Various Metrics Top 10

In [None]:
top  = 10

fig_cc = px.bar(countrywise.sort_values('Confirmed').tail(top), x = 'Confirmed', y = 'Country',
              text = 'Confirmed', orientation='h', color_discrete_sequence=[act])
fig_dr = px.bar(countrywise.sort_values('Deaths').tail(top), x = 'Deaths', y = 'Country',
              text = 'Deaths', orientation='h', color_discrete_sequence=[dth])

fig_nc = px.bar(countrywise.sort_values('New Cases').tail(top), x = 'New Cases', y = 'Country',
              text = 'New Cases', orientation='h', color_discrete_sequence=['#f04341'])
temp = countrywise[countrywise['Population']>1000000] #temp value 1M
fig_p = px.bar(temp.sort_values('Cases / Million People').tail(top), x = 'Cases / Million People', y = 'Country',
              text = 'Cases / Million People', orientation='h', color_discrete_sequence=['#b40398'])

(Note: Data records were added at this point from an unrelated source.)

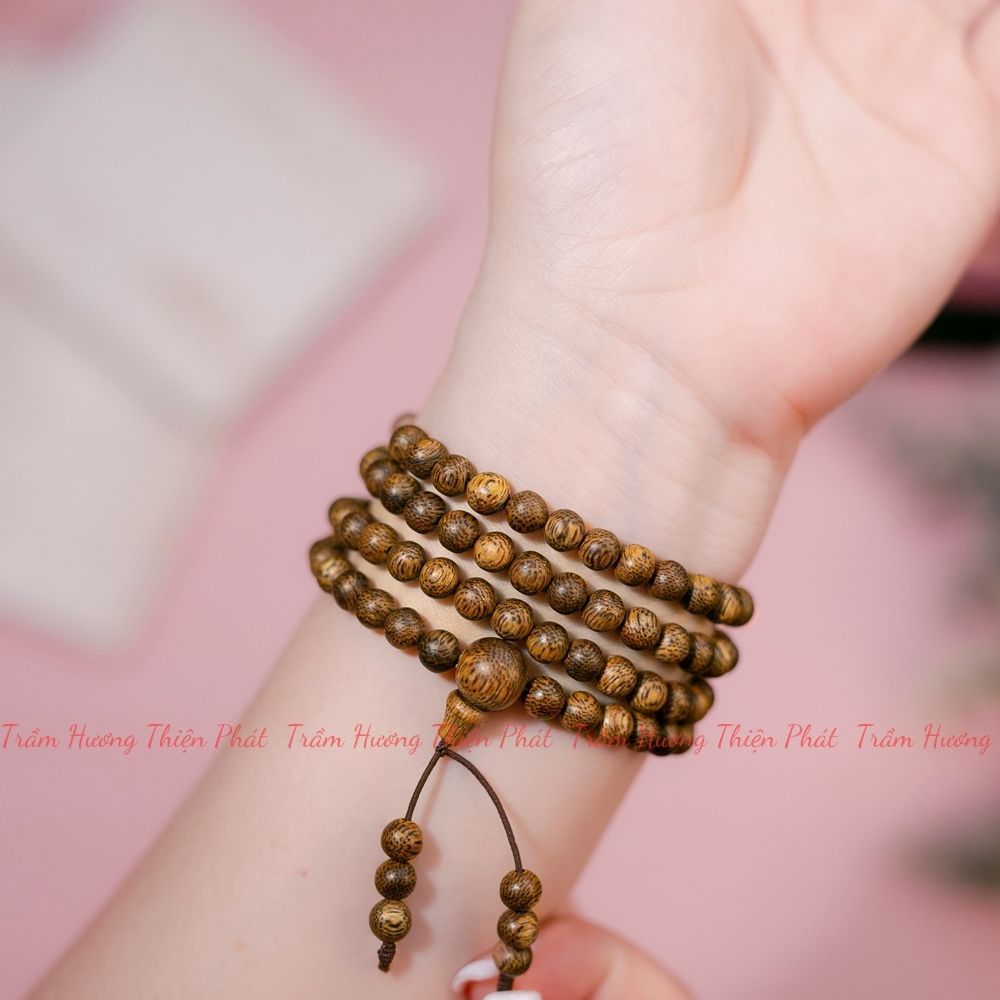 Hạt  Trầm Hương Tự Nhiên Dùng Mix Vòng Tay Đủ Size Hạt 6li 7li 8li 10li 12li 14li | TRẦM HƯƠNG THIỆN PHÁT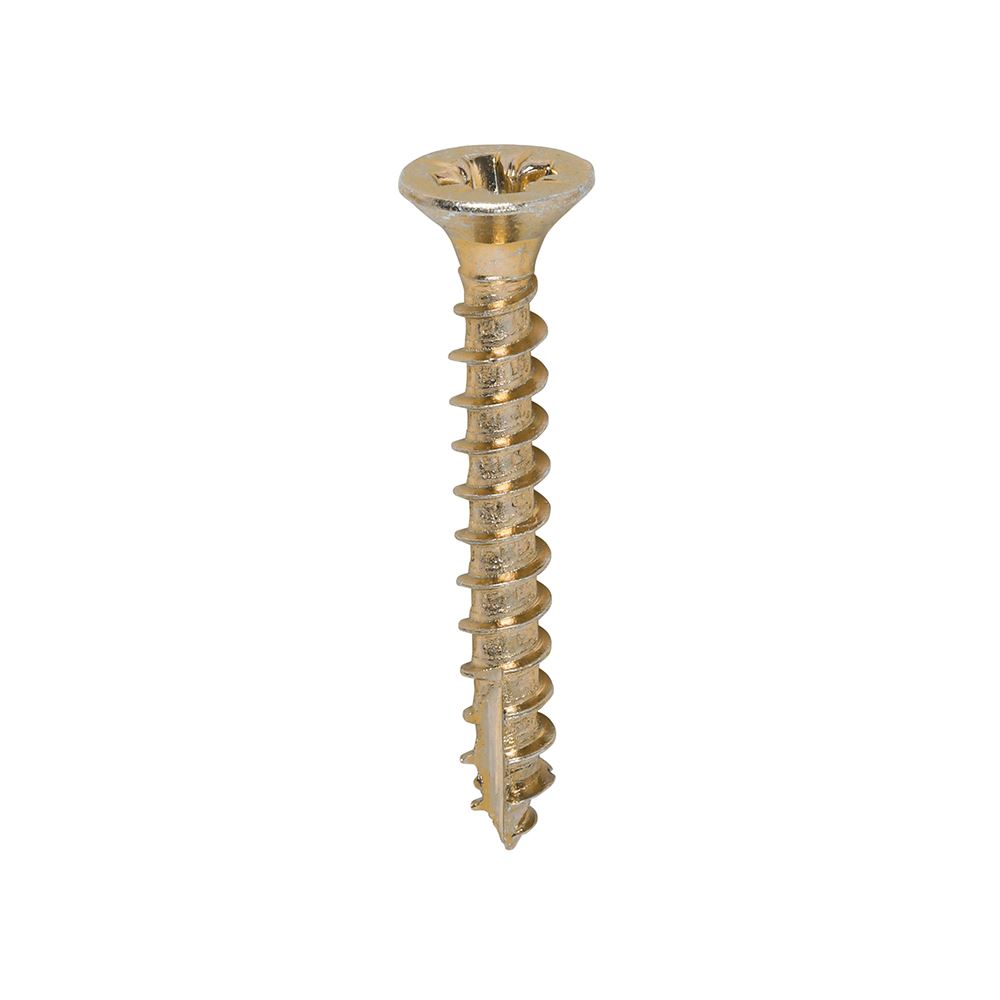 Timco Classic Multi-Purpose Screws PZ Double Countersunk 3.5x25mm (200 Pack)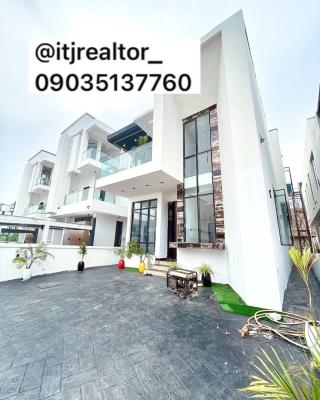 Luxury 5 Bedroom Detached Duplex with Swimming Pool and Bq, Chevron, Lekki, Lagos, Detached Duplex for Sale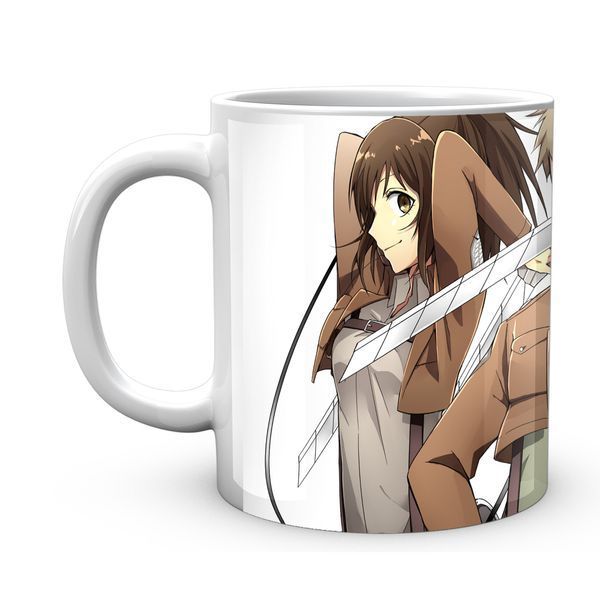 Кружка GeekLand Attack on Titan Атака Титанов Саша Жан Конни AOT 002.24 AOT 002.24 фото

fig_wc = px.bar(countrywise.sort_values('1 week change').tail(top), x = '1 week change', y = 'Country',
              text = '1 week change', orientation='h', color_discrete_sequence=['#c04041'])
temp = countrywise[countrywise['Confirmed']>100] #set threshold
fig_wi = px.bar(temp.sort_values('1 week % increase').tail(top), x = '1 week % increase', y = 'Country',
              text = '1 week % increase', orientation='h', color_discrete_sequence=['#b2327d'])


fig = make_subplots(rows = 3, cols = 2, shared_xaxes=False, horizontal_spacing=0.2, vertical_spacing=.05,
                   subplot_titles=('Confirmed Cases', 'Deaths Reported',
                                   'New Cases', 'Cases / Million People',
                                   '1 week change', '1 week % increase'))

fig.add_trace(fig_cc['data'][0], row = 1, col = 1)
fig.add_trace(fig_dr['data'][0], row = 1, col = 2)

fig.add_trace(fig_nc['data'][0], row = 2, col = 1)
fig.add_trace(fig_p['data'][0], row = 2, col = 2)

fig.add_trace(fig_wc['data'][0], row = 3, col = 1)
fig.add_trace(fig_wi['data'][0], row = 3, col = 2)

fig.update_layout(height = 1500)
fig.show()


Observations:
- Clear and easy to read - useful
- Interactivity offers nothing in these graphs - values suffice
- US tops the charts in many metrics, but in cases per 1M it's the lowest (US is a big country). This is also apperent from the 1 week change graphs, where the US doesn't even show up in % increase, though it has the highest total new cases.
- If your country's name end in 'ia', you'll have a lot of cases per 1M (obvious correlation)

Mapping

In [None]:
fig = px.choropleth(country_daywise, locations= 'Country', locationmode='country names', color = np.log(country_daywise['Confirmed']),
                   hover_name = 'Country', animation_frame=country_daywise['Date'].dt.strftime('%Y-%m-%d'),
                   title='Cases over time', color_continuous_scale=px.colors.sequential.GnBu)

fig.update(layout_coloraxis_showscale = True)
fig.show()

Scatterplot

In [None]:
top = 50
fig = px.scatter(countrywise.sort_values('Deaths', ascending = False).head(top), 
                x = 'Confirmed', y = 'Deaths', color = 'Country', size = 'Confirmed', height = 600,
                text = 'Country', size_max=50, log_x = True, log_y = True,
                title='Deaths vs Confirmed Cases (Cases are on log10 scale)')

fig.update_traces(textposition = 'top center')
fig.update_layout(showlegend = False, font_size = 8)
fig.show()

Observations:
- Correlation between confirmed and deaths
- Countries towards bottom-right effecient at dealing with covid (Austria, Sweden, Morroco)
- Countries top-left not so much (Mexico, Peru, Indonesia)
- Would be interesting to offset with population sizes/healthcare
- Interactivity adds value to visual

Conclusion

The usecase for plotly is not immediately obvious to me, when more powerful and userfriendly visualization tools such as Tableau exist. Its direct integration into the Python ecosystem is great, but ultimately not a redeeming factor.